Segundo Renato Janine, a visão tradicional da ética em relação a questão ambiental, que vem sendo discutida nos últimos anos, coloca em discussão o direito de preservação, sempre alocados aos seres humanos. “Enquanto matamos animais que não nos fizeram nada, desenvolvemos um conceito contrário a pena de morte, preservando a vida de criminosos”, defendeu Janine.

Há ainda uma outra situação polêmica que mostra a falta de universalidade na ética, atualmente o principal problema nessa área, e que costuma gerar discussões intensas: o aborto. As posições contrárias a respeito do assunto já são conhecidas, no entanto, a maneira como se costuma reagir varia em cada cultura. Nos EUA, por exemplo, aqueles que são contra o aborto por considerá-lo forma de assassinato, apresentam reações mais extremistas como agressões aos médicos e destruição das clínicas, do que no Brasil.

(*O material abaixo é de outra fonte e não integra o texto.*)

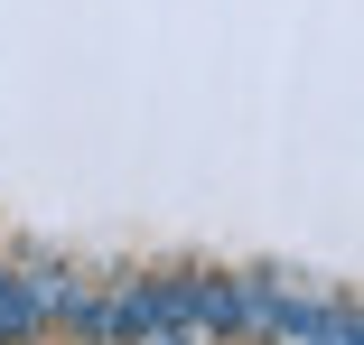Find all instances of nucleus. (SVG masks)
Here are the masks:
<instances>
[{
    "label": "nucleus",
    "instance_id": "nucleus-1",
    "mask_svg": "<svg viewBox=\"0 0 364 345\" xmlns=\"http://www.w3.org/2000/svg\"><path fill=\"white\" fill-rule=\"evenodd\" d=\"M168 345H187V336H168Z\"/></svg>",
    "mask_w": 364,
    "mask_h": 345
}]
</instances>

A ética está ligada a um conjunto de valores que exigem renúncia a bens materiais, prestígio, entre outras coisas. Para Max Weber, sociólogo citado durante o evento, há uma separação entre cientista e político. No primeiro, o fundamental é a busca pela verdade, independente do que se faça para obtê-la, e isso acarreta, muitas vezes, em ser antiético. Para os políticos, o importante é a ação, o bem social, o que implica em uma ética diferente.
No Brasil, há uma valorização grande da questão ética na sociedade. Costuma-se relaciona-la com dignidade, como se a primeira fosse base da segunda, passando, sobretudo pela presença da honestidade ou da competência maior ou menor que os indivíduos têm em relação uns aos outros. Em termos políticos, o professor falou sobre o descrédito que se associa a eles. “Não se pode hoje falar em ética na política. Não porque não exista, mas porque não é comum”, falou o professor.

Segundo Renato Janine, o governo de FHC utilizou a lógica Weberiana, mas de forma errada, ao fazer a separação entre ética pública e privada. “A conseqüência disso é que se acaba por supor que apenas os políticos têm laços sociais, quando na verdade, os indivíduos particulares podem também possuí-los”, esclareceu.

Ao citar Maquiavel e sua célebre obra “O príncipe”, o palestrante fez uma comparação com o fato de, neste livro, não existirem regras que ao mesmo tempo protegem e limitam, com o mundo contemporâneo, onde apesar delas existirem, seu cumprimento deixou de ser sinônimo de sucesso. O autor defende uma ética pagã, das cidades, e que não se preocupa com o mundo religioso.

A corrupção, alvo de debates freqüentes, não é algo estritamente ligado ao Brasil. De acordo com o professor, a percepção em torno dela, que depende da agilidade do político e da capacidade de investigação da imprensa, se tornou mais aguda e por isso em alguns países ela se sobressai mais do que em outros.

Ao final do evento, o palestrante falou sobre a questão embrionária e se colocou contra a posição defendida pela Igreja Católica, de que o uso de células tronco estaria obstruindo a possibilidade de vida.

– A ética é um caldeirão carregado muito mais de questões do que de soluções, e que deve ser analisado com bastante cuidado – concluiu Renato Janine.